Working Educators cut its teeth on standardized testing opt-out campaigns. We learned that when systems are flawed, educators have both the right and the responsibility to push back. That experience shapes how we approach AI detection today: not as opponents of accountability, but as advocates for fair processes.
Every AI detection tool generates false positives. When it happens to your student, here's what to do.
Before the Flag: Build Your Foundation
The best time to prepare for a false positive is before it happens. These practices protect both you and your students:
Collect baseline writing samples
Have students write in class during the first week of the term, without AI access. Keep these samples. They're your evidence of what the student's voice actually sounds like.
Require process documentation
Ask students to submit notes, outlines, or drafts with major assignments. A student who can show their thinking process has evidence of authentic work.
Know your tool's limitations
Read the fine print on whatever detection tool your school uses. Most explicitly state they should not be used as sole evidence. That statement matters if you need to appeal.
When a Student Is Flagged
Step 1: Don't Jump to Conclusions
A high AI detection score is not proof of cheating. It's a signal that the tool's algorithm detected patterns it associates with AI generation. Those patterns can appear in:
- Writing by non-native English speakers
- Heavily edited or polished work
- Writing that follows academic formulas closely
- Work produced with accessibility tools
- Content on topics heavily covered in AI training data
Before taking any action, ask yourself: What do I actually know about how this student writes?
Step 2: Have a Conversation First
Talk to the student before making any accusations. This is both good pedagogy and legal protection.
Questions to Ask
- "Walk me through how you wrote this paper."
- "What was your thesis and how did you arrive at it?"
- "Tell me about this section — why did you structure it this way?"
- "What sources did you find most useful? What did you learn from them?"
- "Was there anything about this assignment that was particularly hard?"
A student who wrote their own work can discuss it. They remember their struggles and choices. A student who submitted AI output often can't explain the thinking behind specific decisions.
Step 3: Gather Corroborating Evidence
If you're convinced the student did write their own work:
- Compare the flagged paper to their baseline writing samples
- Note consistencies in voice, errors, or writing habits
- Document the conversation you had with the student
- Check if they submitted process documentation (drafts, notes)
- Consider their classroom participation — does this paper reflect ideas they've expressed verbally?
If you're convinced the student did use AI inappropriately:
- Document the detection results (screenshot, save report)
- Document the conversation and what raised concerns
- Follow your school's academic integrity process
- Ensure the student has the opportunity to respond
Appealing a False Positive
If your school or district has made an AI detection finding you believe is wrong, here's how to push back:
Know the Policy
Most schools haven't updated academic integrity policies to address AI detection specifically. Look for language about:
- What counts as sufficient evidence for academic integrity violations
- Student rights to appeal or respond to accusations
- Whether detection tools are explicitly addressed (and how)
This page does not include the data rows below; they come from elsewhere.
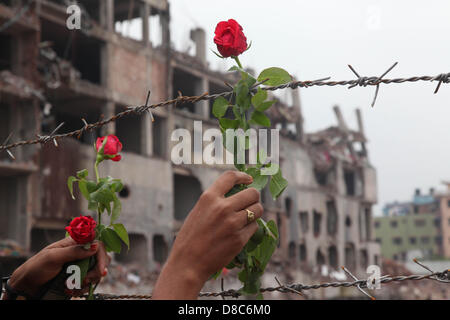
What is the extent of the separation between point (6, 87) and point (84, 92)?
312 cm

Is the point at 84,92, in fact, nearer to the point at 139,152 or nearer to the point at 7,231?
the point at 139,152

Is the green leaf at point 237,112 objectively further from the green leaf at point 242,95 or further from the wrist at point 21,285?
the wrist at point 21,285

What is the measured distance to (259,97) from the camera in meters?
1.77

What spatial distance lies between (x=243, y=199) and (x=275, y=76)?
19.1 inches

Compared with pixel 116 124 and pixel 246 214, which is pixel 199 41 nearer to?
pixel 116 124

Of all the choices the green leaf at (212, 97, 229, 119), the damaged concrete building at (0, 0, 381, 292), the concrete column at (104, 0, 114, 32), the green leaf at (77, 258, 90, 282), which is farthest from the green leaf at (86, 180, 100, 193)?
the concrete column at (104, 0, 114, 32)

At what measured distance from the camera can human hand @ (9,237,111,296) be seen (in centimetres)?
209

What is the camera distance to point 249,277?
177 cm

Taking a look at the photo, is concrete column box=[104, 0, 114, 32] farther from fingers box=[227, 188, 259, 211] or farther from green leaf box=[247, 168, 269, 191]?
fingers box=[227, 188, 259, 211]

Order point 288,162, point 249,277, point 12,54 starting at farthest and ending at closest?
1. point 288,162
2. point 12,54
3. point 249,277

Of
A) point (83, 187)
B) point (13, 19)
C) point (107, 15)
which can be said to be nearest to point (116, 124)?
point (107, 15)

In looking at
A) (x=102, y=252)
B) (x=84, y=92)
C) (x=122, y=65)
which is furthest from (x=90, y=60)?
(x=102, y=252)

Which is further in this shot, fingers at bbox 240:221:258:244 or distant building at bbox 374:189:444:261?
distant building at bbox 374:189:444:261

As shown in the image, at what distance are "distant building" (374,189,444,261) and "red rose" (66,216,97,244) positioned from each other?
56.3m
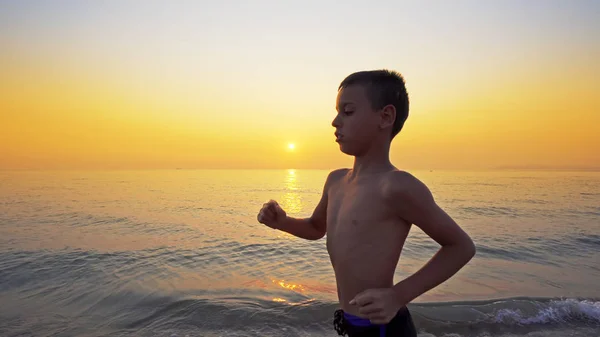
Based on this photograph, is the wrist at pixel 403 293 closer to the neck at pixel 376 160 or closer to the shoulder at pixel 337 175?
the neck at pixel 376 160

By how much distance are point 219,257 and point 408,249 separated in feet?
19.0

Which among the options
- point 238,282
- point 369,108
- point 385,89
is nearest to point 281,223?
point 369,108

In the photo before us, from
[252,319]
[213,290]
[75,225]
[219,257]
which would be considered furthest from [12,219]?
[252,319]

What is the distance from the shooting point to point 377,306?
1582 mm

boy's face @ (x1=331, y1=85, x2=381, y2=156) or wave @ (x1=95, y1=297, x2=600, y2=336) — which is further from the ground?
boy's face @ (x1=331, y1=85, x2=381, y2=156)

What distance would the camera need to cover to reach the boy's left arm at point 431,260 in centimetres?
159

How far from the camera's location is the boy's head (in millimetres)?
1956

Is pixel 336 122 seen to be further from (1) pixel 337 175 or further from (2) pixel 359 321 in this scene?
(2) pixel 359 321

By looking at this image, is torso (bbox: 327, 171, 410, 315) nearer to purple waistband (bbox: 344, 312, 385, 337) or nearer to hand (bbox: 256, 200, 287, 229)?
purple waistband (bbox: 344, 312, 385, 337)

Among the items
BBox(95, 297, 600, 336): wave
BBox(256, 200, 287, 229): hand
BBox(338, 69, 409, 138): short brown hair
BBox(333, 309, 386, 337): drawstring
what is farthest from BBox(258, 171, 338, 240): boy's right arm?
BBox(95, 297, 600, 336): wave

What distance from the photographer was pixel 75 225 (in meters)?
15.1

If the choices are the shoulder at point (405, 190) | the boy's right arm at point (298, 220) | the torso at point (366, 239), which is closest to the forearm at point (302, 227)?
the boy's right arm at point (298, 220)

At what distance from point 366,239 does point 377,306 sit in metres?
0.38

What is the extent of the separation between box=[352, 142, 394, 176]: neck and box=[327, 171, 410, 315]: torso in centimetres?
6
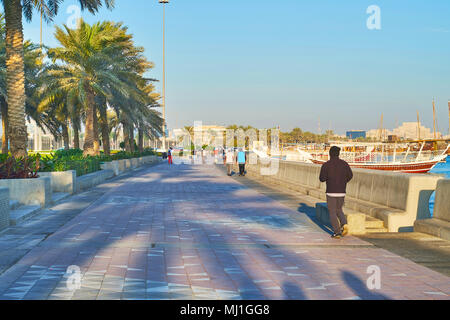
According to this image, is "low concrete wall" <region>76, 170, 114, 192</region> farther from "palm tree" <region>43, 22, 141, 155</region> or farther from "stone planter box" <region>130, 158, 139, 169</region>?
"stone planter box" <region>130, 158, 139, 169</region>

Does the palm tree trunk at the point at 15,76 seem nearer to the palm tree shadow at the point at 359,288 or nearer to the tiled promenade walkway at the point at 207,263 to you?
the tiled promenade walkway at the point at 207,263

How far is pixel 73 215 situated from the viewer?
11.5 meters

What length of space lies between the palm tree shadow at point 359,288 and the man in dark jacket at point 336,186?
2.53 m

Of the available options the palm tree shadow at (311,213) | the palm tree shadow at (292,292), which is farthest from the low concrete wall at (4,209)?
the palm tree shadow at (311,213)

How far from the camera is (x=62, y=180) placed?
16.3m

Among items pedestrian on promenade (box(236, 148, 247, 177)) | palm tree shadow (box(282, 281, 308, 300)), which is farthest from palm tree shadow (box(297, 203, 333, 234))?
pedestrian on promenade (box(236, 148, 247, 177))

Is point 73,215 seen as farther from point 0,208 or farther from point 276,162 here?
point 276,162

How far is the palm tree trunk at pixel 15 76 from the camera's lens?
18453 mm

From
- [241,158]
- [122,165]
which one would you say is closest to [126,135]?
[122,165]

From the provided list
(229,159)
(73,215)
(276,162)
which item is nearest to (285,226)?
(73,215)

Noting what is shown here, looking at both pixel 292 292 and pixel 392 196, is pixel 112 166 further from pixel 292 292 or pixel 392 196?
pixel 292 292

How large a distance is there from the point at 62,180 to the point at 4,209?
699cm

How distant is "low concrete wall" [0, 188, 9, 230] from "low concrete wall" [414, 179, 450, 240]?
838 centimetres

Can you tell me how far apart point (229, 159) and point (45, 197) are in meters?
18.5
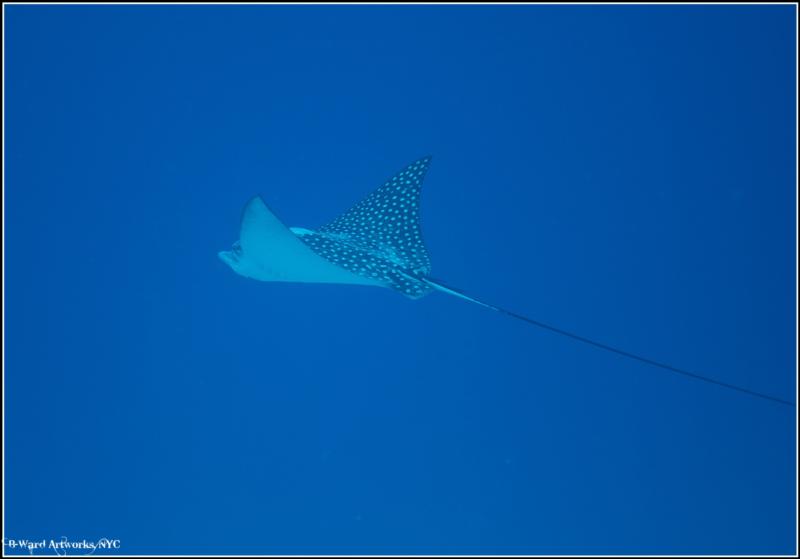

If the policy is vague, that ambiguity can work in the student's favor.
Document Everything
Your documentation should include:
- The detection score and full report
- Baseline writing samples for comparison
- Any process documentation (drafts, notes, outlines)
- Summary of your conversation with the student
- Your professional assessment of the student's work and capabilities
- Research on false positive rates for the tool used
- If applicable: the student's ESL status or use of accessibility tools
Use the Vendor's Own Language
Every major AI detection tool includes disclaimers. Turnitin's documentation states scores should "inform" not "replace" educator judgment. GPTZero says its results are "not definitive." These statements matter in appeals.
Quote the tool's own limitations. Ask whether the school is using the tool in ways the vendor itself says are inappropriate.
Escalate If Necessary
If internal appeals fail and you believe a student is being treated unjustly:
- Contact your union representative (if applicable)
- Request the appeal be heard by someone outside the department
- Ask whether the school has consulted legal counsel on AI detection standards
- For serious cases involving ESL students or students of color, civil rights implications may apply
The Bigger Picture
Pushing back on false positives isn't just about individual cases. It's about:
- Establishing precedent. When teachers successfully challenge false positives, it creates institutional knowledge about detection limitations.
- Protecting vulnerable students. ESL students and students from marginalized communities are disproportionately flagged. Challenging errors is equity work.
- Improving policy. Schools that see repeated false positives may revise their approach to detection.
- Maintaining trust. Students who see teachers defending them against algorithmic errors learn that adults will fight for fairness.
Working Educators has a long history of pushing back against flawed systems. We did it with standardized testing. We're doing it now with AI detection. The tools change; the work of advocating for students doesn't.